With EKS we don't get access to the control plane. It is managed for us. However, sometimes it is helpful to get access to the control plane logs to see what is happening.
We can do this by modifying our cluster to export logs. (The Terragrunt we set up didn't do this before.)
To do this we follow the instructions and run:
aws eks update-cluster-config \
--region us-west-2 \
--name eks-stage-mon \
--logging '{"clusterLogging":[{"types":["api","audit","authenticator","controllerManager","scheduler"],"enabled":true}]}'
We visit CloudWatch and search for the prefix /aws/eks
. This should show all our clusters.
There are several different logs we can see:
- Kubernetes API server component logs (api) – kube-apiserver-<nnn...>
- Audit (audit) – kube-apiserver-audit-<nnn...>
- Authenticator (authenticator) – authenticator-<nnn...>
- Controller manager (controllerManager) – kube-controller-manager-<nnn...>
- Scheduler (scheduler) – kube-scheduler-<nnn...>
Past metrics that happened before the logging was enabled won't be visible, so we can't see things like the API server flags, etc.
You can see different authentication sessions, etc.
One particular alarming event may be if the control plane stops sending metrics. For example, you may be monitoring everything on your cluster, but if your cluster stops working then you won't have any alerts!

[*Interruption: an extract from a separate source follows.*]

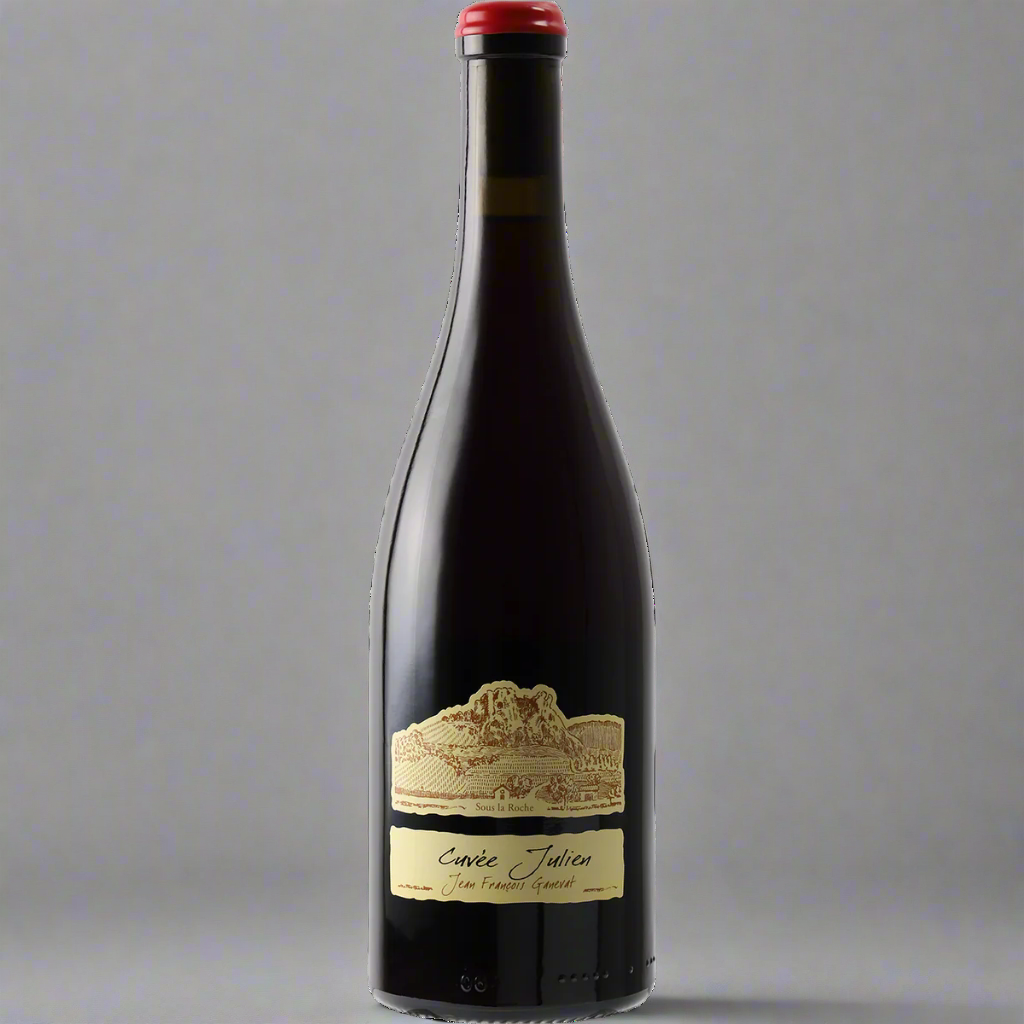 Elegant Jura Pinot Noir from Jean-François Ganevat. Biodynamic, whole-cluster fermented, with red berries, floral notes, and a spiced, mineral finish.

So monitoring the control plane to make sure it doesn't go down is a good alarm to set.
To do this we would:
- Set an SNS topic
- Have Slack/ Pager Duty subscribe to this SNS group
- Have the alarm monitor EKS traffic and alert if there is no data or there is less than 20 logs in a 5 minute period.
In future classes we may add how to do this explicitly to this section.
aws eks update-cluster-config
--region us-west-2
--name eks-stage-mon
--logging '{"clusterLogging":[{"types":["api","audit","authenticator","controllerManager","scheduler"],"enabled":false}]}'